Once election results are tabulated in the 6,049 legislative races on the ballot in 46 states this year, Republicans could find themselves running even more. …
The GOP controlled legislatures in 30 states after the 1920 elections, Storey said, their modern high-water mark. Before Election Day 2012, Republicans controlled 62 legislative chambers. To match those marks, the party would need to take control of three chambers — perhaps in New Hampshire, Iowa, Nevada or Kentucky.
This is shaping up as a historic rebuke to Barack Obama, and don’t think that the White House and Democrats don’t realize it. Olivier Knox reports that the strategy to send Joe Biden rather than Obama out on the campaign trail was a consequence of that realization, although Democratic campaign operatives rank Biden’s impact at around the “bless his heart” level:
The question for Biden is whether his all-out campaigning will secure Democratic victories, which in turn could aid a still-hypothetical run for the top job at 1600 Pennsylvania Avenue. Loyal local officials can provide critical primary fight get-out-the-vote efforts, drive local news coverage, and secure other endorsements for national candidates.
One senior Congressional Democratic aide, whose boss has not taken sides in the upcoming presidential contest, summed up the trouble for the vice president this way: “It’s an A-for-effort campaign in a Ready for Hillary world.”

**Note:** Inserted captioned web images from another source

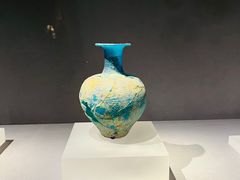 -大同市博物馆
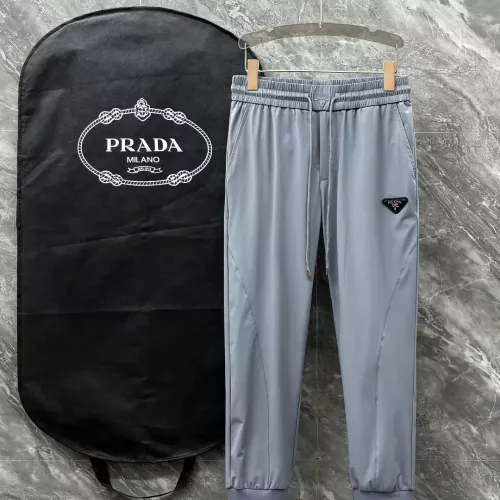 Prada Pants For Men #1336062 $80.00 USD, Wholesale Replica Prada Pants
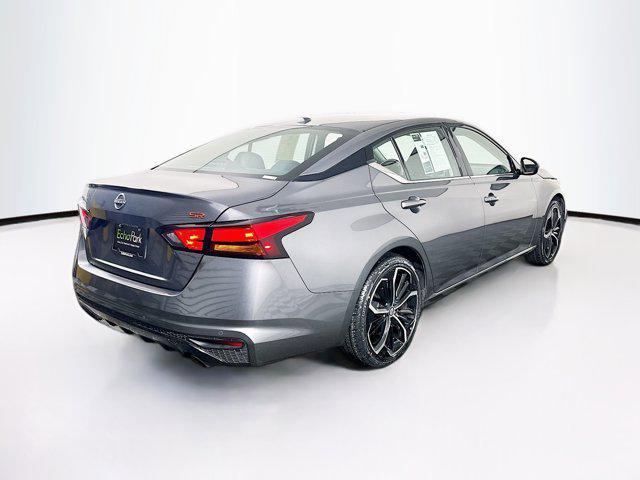 used 2024 Nissan Altima car, priced at $18,987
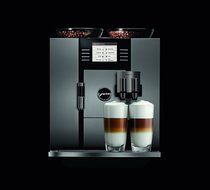 Jura Giga 5 Automatic Coffee Machine N8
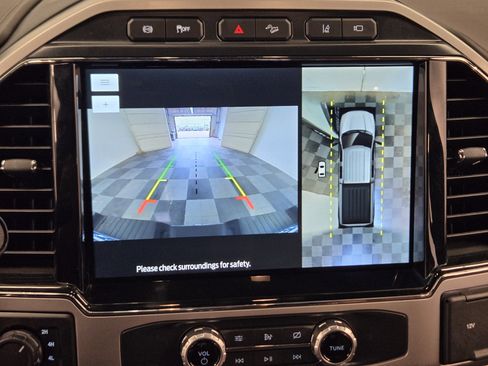 Used 2022 Ford F250 King Ranch w/ King Ranch Ultimate Package image 16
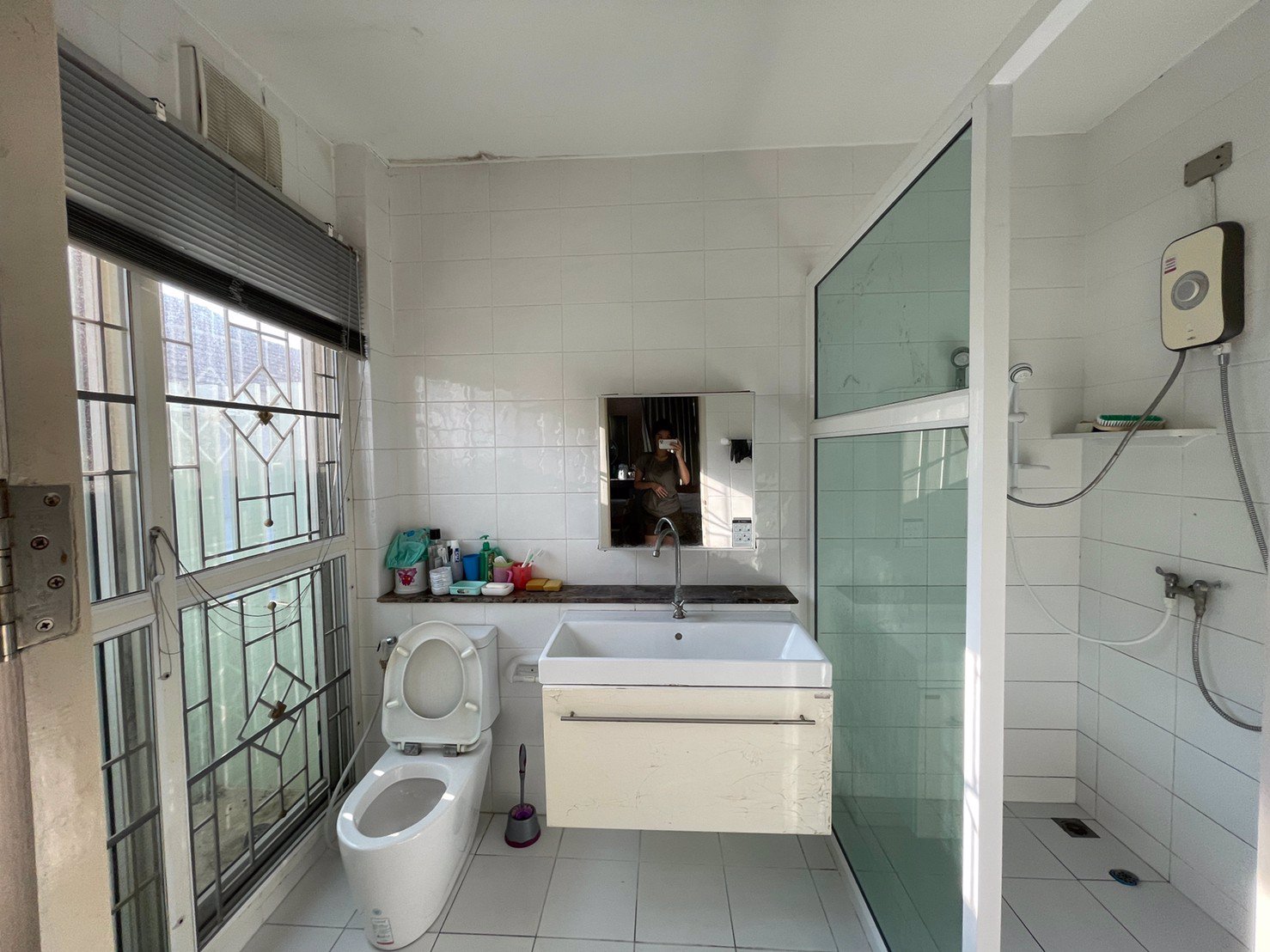 ขายบ้านเดี่ยวพร้อมอยู่-หมู่บ้าน-เพอร์เฟค-เพลส-ราชพฤกษ์-ใกล้สถานีท่าอิฐรถไฟฟ้าสายสีม่วง-3-ห้องนอน-เจ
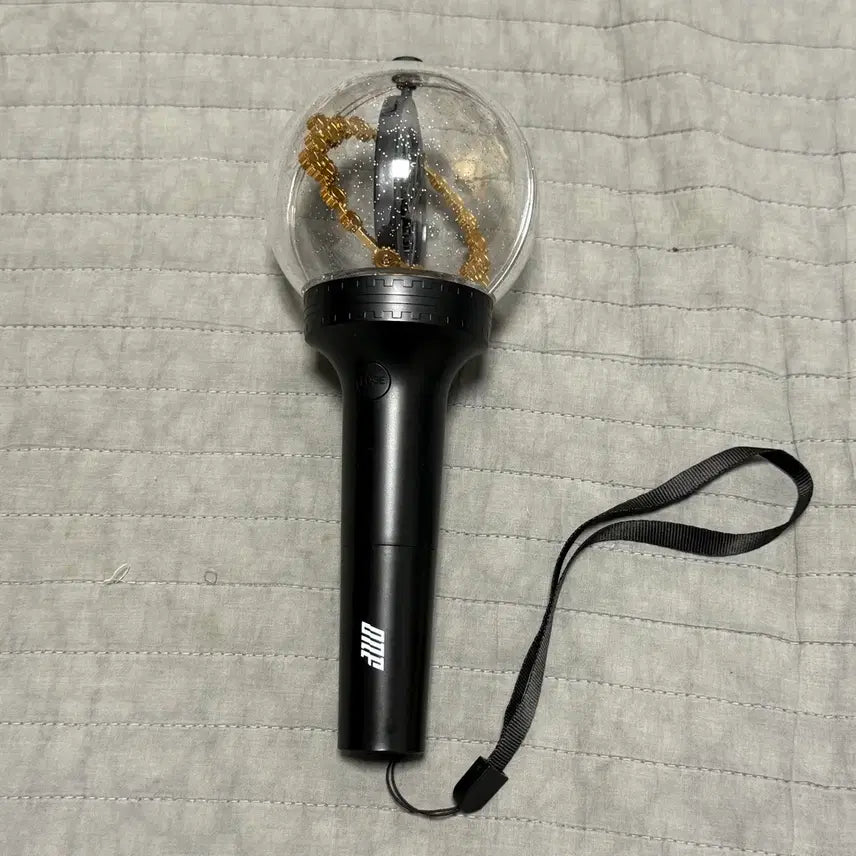 [SOLD OUT] 온앤오프 공식 응원봉 워프봉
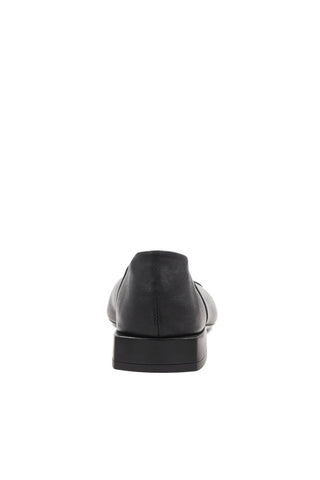 Bruno Magli Patria Leather Flat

That’s a reference to the Ready for Hillary super PAC that has been pushing the former first lady to run for president and is expected to provide fundraising and organizational muscle if she does, along with a list of the names of more than 3 million potential supporters. Biden has many friends in politics, but nothing quite so regimented and, well, ready.
After this election, we’ll see just how much the “Ready for Hillary” world materializes. In New Hampshire … not so much:
In recent weeks, Clinton has hit the campaign trail for Democrats running in tough races across from the nation, including Colorado, Kentucky and North Carolina, states where her former boss, President Barack Obama, is unpopular and unwanted. Clinton returned to Iowa, which holds the first caucuses in the nation, in September, joking “I’m back.”
Organizers said they expected thousands to attend the Sunday event, but the Nashua Fire Marshall’s Office put the number at 700. Outside, a bus organized by Ready for Hillary, the political action committee that hopes to lay the groundwork for a second presidential run, was handing out buttons.
That can’t make Democrats feel good about their 2016 prospects.